That's a bit disappointing. Does that mean that I can't use PyCharm's

code intelligence at all if I use natively compiled python modules

that I can't install in the OS I'm using?

In principle you can manually run PyCharm's skeleton generator scripts on

your target machine and then copy the generated skeletons to your local machine,

but we don't currently have a documented process for doing that.
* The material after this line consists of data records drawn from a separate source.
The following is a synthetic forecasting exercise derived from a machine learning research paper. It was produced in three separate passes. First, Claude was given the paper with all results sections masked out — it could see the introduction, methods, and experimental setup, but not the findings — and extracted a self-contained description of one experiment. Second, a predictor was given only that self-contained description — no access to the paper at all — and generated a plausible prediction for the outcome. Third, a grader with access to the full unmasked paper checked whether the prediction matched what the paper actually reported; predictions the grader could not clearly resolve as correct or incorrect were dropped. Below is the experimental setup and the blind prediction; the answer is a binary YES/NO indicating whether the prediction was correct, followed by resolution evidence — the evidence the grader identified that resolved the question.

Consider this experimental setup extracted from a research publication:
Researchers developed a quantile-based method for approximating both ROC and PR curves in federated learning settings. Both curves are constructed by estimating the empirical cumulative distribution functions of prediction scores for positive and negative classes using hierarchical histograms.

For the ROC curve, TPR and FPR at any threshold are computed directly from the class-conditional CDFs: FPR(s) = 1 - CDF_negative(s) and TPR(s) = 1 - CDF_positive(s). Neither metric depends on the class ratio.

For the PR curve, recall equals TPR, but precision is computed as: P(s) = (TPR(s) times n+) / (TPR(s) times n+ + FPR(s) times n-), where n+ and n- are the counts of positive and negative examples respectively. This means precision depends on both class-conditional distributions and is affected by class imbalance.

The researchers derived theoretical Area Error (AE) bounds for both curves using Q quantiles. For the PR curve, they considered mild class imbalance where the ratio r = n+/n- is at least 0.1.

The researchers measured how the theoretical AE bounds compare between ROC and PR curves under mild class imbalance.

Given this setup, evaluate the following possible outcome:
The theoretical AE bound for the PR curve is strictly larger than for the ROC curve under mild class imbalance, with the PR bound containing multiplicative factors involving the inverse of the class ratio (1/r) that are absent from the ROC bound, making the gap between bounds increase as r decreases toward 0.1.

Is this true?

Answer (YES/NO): NO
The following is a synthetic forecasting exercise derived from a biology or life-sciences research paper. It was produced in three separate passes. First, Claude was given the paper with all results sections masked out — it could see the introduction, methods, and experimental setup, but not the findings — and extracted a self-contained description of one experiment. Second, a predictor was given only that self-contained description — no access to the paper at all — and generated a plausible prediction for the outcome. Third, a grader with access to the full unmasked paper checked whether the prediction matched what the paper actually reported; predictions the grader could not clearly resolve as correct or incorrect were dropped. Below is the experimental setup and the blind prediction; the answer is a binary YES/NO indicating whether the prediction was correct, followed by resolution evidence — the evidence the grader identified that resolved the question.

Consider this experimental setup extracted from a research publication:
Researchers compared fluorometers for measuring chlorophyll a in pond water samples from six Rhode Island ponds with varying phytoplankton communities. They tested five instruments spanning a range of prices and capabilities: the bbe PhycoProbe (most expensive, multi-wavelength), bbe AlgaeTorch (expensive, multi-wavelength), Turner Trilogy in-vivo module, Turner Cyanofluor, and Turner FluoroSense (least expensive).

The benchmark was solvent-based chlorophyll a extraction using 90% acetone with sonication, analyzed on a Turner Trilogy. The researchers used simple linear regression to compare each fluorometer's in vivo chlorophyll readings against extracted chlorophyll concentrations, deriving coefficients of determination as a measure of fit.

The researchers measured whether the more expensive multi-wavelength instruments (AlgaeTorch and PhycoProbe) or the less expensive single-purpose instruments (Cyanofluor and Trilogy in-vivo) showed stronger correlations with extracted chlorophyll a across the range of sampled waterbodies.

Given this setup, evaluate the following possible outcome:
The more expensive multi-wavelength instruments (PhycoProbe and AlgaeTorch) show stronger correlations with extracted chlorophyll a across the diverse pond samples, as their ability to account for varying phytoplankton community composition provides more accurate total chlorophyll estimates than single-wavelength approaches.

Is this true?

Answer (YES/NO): YES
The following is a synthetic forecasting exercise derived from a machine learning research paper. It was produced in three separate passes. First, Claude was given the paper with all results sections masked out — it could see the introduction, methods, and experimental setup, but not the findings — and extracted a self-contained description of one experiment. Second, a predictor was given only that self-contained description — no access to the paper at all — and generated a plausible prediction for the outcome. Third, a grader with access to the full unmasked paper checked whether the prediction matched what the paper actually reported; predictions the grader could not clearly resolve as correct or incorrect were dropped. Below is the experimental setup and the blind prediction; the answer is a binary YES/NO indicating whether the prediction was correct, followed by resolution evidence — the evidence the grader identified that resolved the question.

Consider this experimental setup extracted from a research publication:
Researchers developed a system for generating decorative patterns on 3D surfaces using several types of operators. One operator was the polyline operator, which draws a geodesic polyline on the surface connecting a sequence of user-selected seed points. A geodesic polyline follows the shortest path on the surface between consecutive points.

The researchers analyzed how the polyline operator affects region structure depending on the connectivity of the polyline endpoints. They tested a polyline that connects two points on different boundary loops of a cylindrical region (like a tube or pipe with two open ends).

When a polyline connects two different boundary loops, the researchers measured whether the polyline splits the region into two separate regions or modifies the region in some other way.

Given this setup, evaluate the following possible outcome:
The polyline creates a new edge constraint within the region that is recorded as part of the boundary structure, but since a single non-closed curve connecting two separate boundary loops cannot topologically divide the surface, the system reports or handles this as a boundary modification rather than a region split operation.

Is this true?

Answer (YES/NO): NO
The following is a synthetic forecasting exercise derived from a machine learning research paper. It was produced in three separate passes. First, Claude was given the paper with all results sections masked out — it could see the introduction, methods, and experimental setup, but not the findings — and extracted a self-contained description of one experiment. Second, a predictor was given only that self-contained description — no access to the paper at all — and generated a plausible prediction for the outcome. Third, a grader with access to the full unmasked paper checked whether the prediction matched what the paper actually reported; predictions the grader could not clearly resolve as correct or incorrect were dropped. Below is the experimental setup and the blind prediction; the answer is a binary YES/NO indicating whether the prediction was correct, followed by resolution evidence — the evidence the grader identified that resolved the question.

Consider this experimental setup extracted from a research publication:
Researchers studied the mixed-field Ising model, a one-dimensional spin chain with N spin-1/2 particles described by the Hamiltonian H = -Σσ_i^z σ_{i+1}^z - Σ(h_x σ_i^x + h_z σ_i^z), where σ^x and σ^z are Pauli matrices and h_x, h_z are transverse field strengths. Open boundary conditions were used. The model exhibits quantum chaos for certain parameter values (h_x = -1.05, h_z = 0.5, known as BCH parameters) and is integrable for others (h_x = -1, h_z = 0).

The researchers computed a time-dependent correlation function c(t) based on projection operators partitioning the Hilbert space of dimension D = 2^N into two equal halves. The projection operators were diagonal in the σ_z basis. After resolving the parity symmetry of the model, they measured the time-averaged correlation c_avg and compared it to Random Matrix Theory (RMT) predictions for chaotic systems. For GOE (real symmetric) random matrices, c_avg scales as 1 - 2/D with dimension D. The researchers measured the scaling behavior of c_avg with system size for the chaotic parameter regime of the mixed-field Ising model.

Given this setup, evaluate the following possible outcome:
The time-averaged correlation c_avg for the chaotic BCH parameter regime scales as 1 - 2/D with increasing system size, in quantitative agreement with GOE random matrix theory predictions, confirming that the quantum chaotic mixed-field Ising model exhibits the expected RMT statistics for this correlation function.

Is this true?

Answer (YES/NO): NO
I thought PyCharm can work with remote Python virtualenvs without

having to install the libraries locally?

There is nothing magical about a virtualenv; it's just a directory with a

bunch of Python libraries and a script to configure Python's sys.path to

use the libraries from the directory. For PyCharm's code analysis to work,

it needs to have access over a filesystem to the source files of the libraries

you're using.

There doesn't seem to be a good IDE with full support for working with

code inside a VM, which I think is a pitty now that VMs are becoming

more and more popular and many developers install them locally as part

of their development environment. It would be awesome if PyCharm could

take the lead in this one (I think the remote debugging -- if it works

the way I think it does -- already puts PyCharm ahead of its major

competitors, actually).

PyCharm isn't doing anything particularly innovative in terms of remote debugging

at the moment. Our approach is exactly the same as PyDev's, and I think both

Komodo and Wing do pretty much similar things.

--

Dmitry Jemerov

Development Lead

JetBrains, Inc.

http://www.jetbrains.com/

"Develop with Pleasure!"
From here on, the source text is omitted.